Referring to the figures, FIG. 1 depicts a schematic view of an offshore well system 100 with a tubing string 122 in an oil and gas well 102, in accordance with one or more embodiments. Specifically, in some applications, the tubing string 122 is a well testing string. A floating platform 100 is positioned over the submerged oil or gas well 102 located in the sea floor 104. The well 102 includes a wellbore 106 that extends from the sea floor 104 to a submerged formation 108 to be tested. The wellbore 106 may be lined by a casing 110 that may be cemented into place. A subsea conduit 112 extends from a deck 114 of the floating platform 100 into a wellhead installation 116. The floating platform 100 further includes a derrick 118 and a hoisting apparatus 120 for raising and lowering tools to drill, test, and complete the oil or gas well 102. While the well 102 is illustrated as being an offshore well in FIG. 1, the systems, apparatuses, and methods described herein will function equally well in an on-shore well.

In some embodiments, the tubing string 122 is lowered into the wellbore 106. The tubing string 122 may include such tools as a slip joint 123 to compensate for the wave action of the floating platform 100 as the tubing string 122 is lowered into place. The tubing string 122 may also include a tester valve 124, and a circulation valve 126.

The tester valve 124 is used to control the flow from the formation 104 and provides a downhole closure method to stop the flow. For example, for reservoir pressure transient analysis, it is much preferred to shut in the well downhole instead of at the surface. For a surface shut in, tubing from the surface to the formation is pressurized by the formation so the actual reservoir pressure response is masked.

In certain embodiments, the circulation valve 126 may be used to control fluid communication between the annulus 136 and the inside of the tubing string 122, as will be describe in more detail below with respect to FIG. 3.

The tester valve 124, the circulation valve 126, and the check valve assembly 128 may be operated by fluid annulus pressure exerted by a pump 130 on the deck 114 of the floating platform 100. Pressure changes are transmitted by a pipe 134 to a well annulus 136 between the casing 110 and the tubing string 122. Well annulus pressure is isolated from the formation 108 by a packer 138 having an expandable sealing element 132 thereabout set in the casing 110 adjacent to the formation 108. The packer 138 may be any suitable packer type.

The tubing string 122 may also include a tubing seal assembly 140 at the lower end of the tubing string 122. The tubing seal assembly 140 stabs through a passageway within the packer 138 to form a seal isolating the well annulus 136 above the packer 138 from an interior bore portion 142 of the well immediately adjacent the formation 108 and below the packer 138.

A perforated tail piece 144, a Tubing Conveyed Perforating (TCP) gun, or other production tube, can be located at the bottom end of the tubing seal assembly 140 to allow formation fluids to flow from the formation 108 into the flow passage of the tubing string 122. Formation fluid is admitted into the interior bore portion 142 through perforations 146 provided in the casing 110 adjacent the formation 108.

:::

# STATED TASK 1:
Answer these questions about the offshore well system description:
(a) What is the slip joint meant to compensate for?
(b) What isolates well annulus pressure from the formation?
(c) Where can the perforated tail piece be located?
The records and the text above come from unrelated sources.

# DATASET ENTRIES:
:::

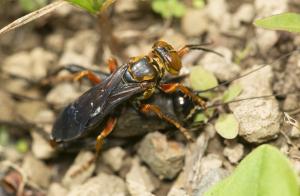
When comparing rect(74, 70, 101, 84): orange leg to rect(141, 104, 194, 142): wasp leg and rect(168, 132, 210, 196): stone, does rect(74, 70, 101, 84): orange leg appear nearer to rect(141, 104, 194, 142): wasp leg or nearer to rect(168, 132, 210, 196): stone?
rect(141, 104, 194, 142): wasp leg

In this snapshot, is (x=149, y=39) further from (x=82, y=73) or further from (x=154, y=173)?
(x=154, y=173)

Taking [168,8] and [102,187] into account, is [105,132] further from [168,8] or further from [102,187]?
[168,8]

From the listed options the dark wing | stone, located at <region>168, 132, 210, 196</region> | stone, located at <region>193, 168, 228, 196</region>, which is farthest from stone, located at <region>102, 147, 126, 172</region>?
stone, located at <region>193, 168, 228, 196</region>

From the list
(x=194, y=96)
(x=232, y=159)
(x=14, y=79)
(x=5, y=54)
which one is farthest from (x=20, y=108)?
(x=232, y=159)

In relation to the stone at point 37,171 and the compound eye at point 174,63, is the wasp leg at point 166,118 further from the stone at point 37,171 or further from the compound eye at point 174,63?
the stone at point 37,171

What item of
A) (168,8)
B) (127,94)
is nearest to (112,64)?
(127,94)

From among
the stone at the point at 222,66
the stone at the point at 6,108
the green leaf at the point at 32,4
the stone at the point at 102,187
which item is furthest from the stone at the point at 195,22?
the stone at the point at 6,108
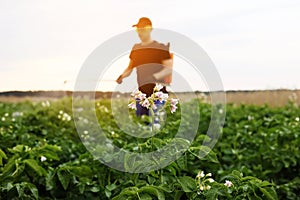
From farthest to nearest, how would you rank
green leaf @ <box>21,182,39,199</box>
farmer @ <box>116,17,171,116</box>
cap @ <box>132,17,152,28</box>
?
cap @ <box>132,17,152,28</box>, farmer @ <box>116,17,171,116</box>, green leaf @ <box>21,182,39,199</box>

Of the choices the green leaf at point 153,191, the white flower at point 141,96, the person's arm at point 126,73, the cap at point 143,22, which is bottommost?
the green leaf at point 153,191

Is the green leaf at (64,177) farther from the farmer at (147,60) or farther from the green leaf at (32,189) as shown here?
the farmer at (147,60)

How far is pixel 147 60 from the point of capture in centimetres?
369

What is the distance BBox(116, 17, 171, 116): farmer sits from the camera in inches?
124

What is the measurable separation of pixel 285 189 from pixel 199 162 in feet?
2.10

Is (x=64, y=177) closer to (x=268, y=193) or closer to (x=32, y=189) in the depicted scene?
(x=32, y=189)

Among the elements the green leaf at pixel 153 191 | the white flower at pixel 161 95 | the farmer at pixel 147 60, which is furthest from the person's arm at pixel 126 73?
the green leaf at pixel 153 191

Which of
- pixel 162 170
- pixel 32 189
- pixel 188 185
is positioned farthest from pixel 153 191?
pixel 32 189

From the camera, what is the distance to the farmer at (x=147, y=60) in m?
3.16

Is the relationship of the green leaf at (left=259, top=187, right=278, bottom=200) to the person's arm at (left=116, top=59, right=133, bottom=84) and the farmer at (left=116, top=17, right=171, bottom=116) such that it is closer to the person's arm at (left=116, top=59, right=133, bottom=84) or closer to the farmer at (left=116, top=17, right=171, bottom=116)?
the farmer at (left=116, top=17, right=171, bottom=116)

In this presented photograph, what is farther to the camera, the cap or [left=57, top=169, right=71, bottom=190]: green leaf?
the cap

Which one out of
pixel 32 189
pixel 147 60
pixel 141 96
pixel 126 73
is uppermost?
pixel 147 60

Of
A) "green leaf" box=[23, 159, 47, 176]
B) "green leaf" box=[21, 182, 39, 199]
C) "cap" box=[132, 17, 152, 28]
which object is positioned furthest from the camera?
"cap" box=[132, 17, 152, 28]

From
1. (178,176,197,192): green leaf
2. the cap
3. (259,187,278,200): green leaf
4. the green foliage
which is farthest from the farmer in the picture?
(259,187,278,200): green leaf
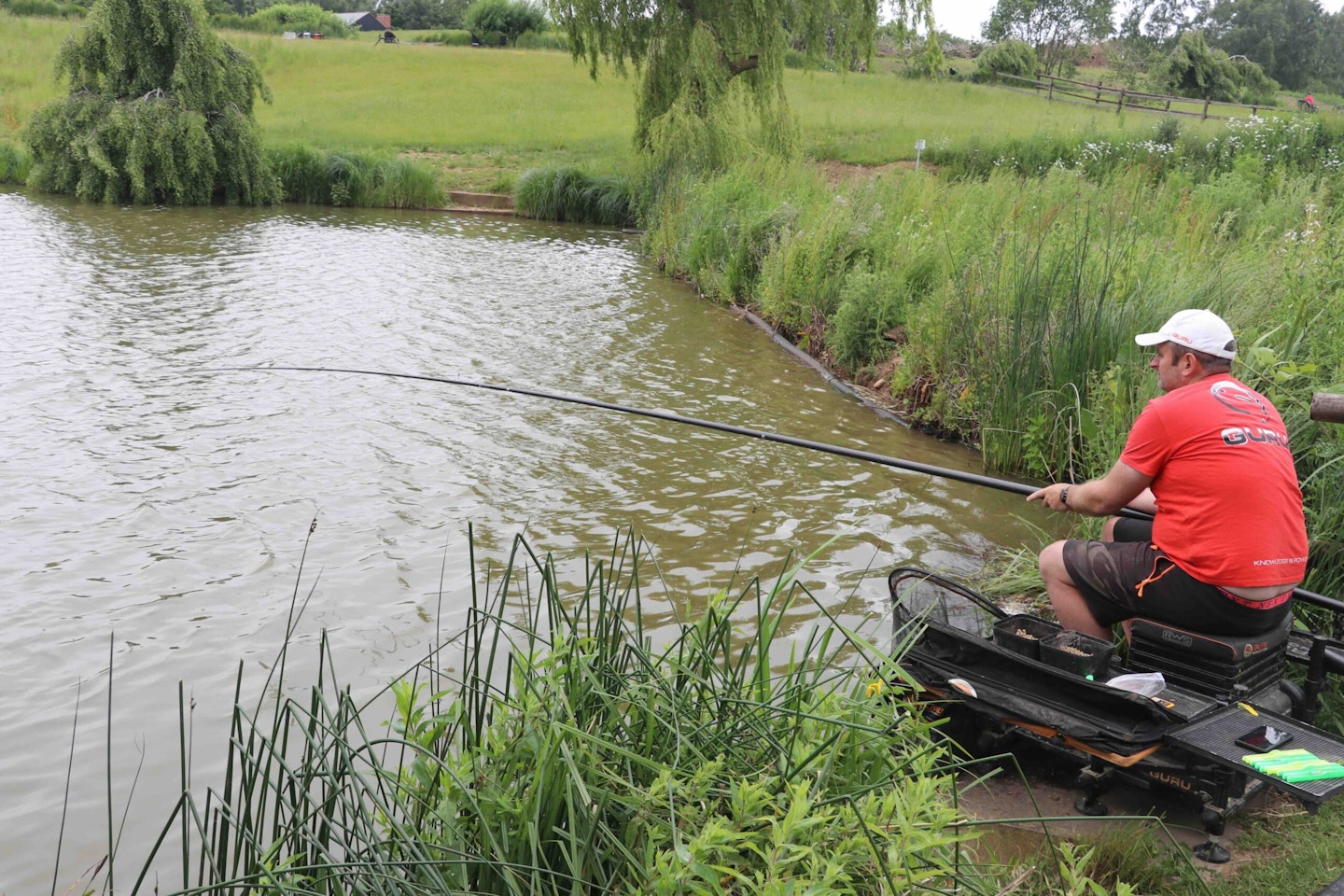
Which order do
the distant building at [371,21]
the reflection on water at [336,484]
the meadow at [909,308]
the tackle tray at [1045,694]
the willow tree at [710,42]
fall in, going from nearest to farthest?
the meadow at [909,308]
the tackle tray at [1045,694]
the reflection on water at [336,484]
the willow tree at [710,42]
the distant building at [371,21]

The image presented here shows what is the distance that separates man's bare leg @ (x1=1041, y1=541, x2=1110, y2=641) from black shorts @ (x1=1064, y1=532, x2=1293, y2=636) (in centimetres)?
3

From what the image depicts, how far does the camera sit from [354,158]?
71.0ft

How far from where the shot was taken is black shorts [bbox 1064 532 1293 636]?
3641mm

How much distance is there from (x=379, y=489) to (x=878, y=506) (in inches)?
121

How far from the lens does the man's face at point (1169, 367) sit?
402 centimetres

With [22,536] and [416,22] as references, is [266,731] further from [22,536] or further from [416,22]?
[416,22]

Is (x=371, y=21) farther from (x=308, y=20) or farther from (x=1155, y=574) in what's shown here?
(x=1155, y=574)

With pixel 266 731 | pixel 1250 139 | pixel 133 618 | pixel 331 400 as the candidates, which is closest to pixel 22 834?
pixel 266 731

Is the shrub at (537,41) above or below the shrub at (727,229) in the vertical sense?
above

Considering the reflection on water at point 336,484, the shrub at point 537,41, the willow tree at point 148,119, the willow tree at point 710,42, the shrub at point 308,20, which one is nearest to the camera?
the reflection on water at point 336,484

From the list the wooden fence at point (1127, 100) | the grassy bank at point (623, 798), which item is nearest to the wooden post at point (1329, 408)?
the grassy bank at point (623, 798)

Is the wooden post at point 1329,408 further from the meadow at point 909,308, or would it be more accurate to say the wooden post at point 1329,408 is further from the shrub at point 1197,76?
the shrub at point 1197,76

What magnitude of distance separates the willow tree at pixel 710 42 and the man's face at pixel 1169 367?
13734mm

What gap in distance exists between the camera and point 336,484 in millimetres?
6617
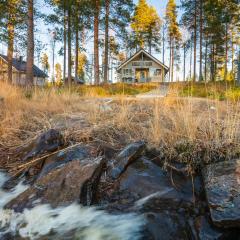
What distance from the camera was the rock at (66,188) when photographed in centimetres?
289

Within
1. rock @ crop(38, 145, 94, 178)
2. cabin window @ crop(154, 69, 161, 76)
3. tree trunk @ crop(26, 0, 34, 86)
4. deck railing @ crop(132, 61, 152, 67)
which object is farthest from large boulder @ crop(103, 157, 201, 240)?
cabin window @ crop(154, 69, 161, 76)

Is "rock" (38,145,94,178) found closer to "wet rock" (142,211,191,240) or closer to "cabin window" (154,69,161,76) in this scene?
"wet rock" (142,211,191,240)

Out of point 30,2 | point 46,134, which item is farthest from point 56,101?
point 30,2

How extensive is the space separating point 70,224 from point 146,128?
2281 millimetres

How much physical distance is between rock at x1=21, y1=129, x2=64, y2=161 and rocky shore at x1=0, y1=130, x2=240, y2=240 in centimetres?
38

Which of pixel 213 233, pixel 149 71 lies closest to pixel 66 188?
pixel 213 233

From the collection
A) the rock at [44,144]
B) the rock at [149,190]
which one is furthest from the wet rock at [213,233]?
the rock at [44,144]

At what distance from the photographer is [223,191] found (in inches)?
105

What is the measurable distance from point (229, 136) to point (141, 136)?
1.26 meters

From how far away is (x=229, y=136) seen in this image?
3.58 meters

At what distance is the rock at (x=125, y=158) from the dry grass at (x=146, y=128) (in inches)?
10.1

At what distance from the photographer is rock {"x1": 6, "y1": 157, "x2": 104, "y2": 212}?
2889 mm

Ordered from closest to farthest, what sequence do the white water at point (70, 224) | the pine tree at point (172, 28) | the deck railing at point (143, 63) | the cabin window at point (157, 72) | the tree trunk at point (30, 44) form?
the white water at point (70, 224)
the tree trunk at point (30, 44)
the deck railing at point (143, 63)
the cabin window at point (157, 72)
the pine tree at point (172, 28)

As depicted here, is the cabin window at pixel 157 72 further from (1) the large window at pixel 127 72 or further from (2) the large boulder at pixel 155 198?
(2) the large boulder at pixel 155 198
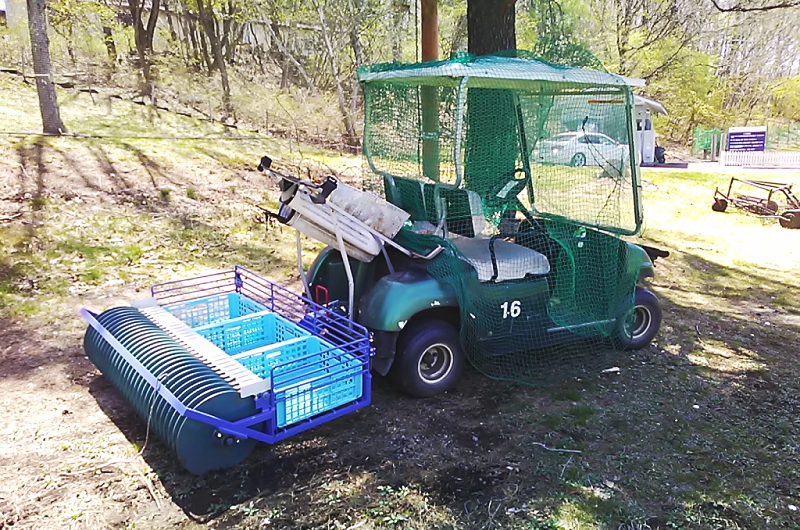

:::

# STATED TASK 2:
State how many lines of the records contain the word "that". Give only the number.

# TASK RESULT 1:
(a) The wave action of the floating platform as the tubing string is lowered into place.
(b) A packer with an expandable sealing element set in the casing adjacent to the formation.
(c) At the bottom end of the tubing seal assembly.

# TASK RESULT 2:
2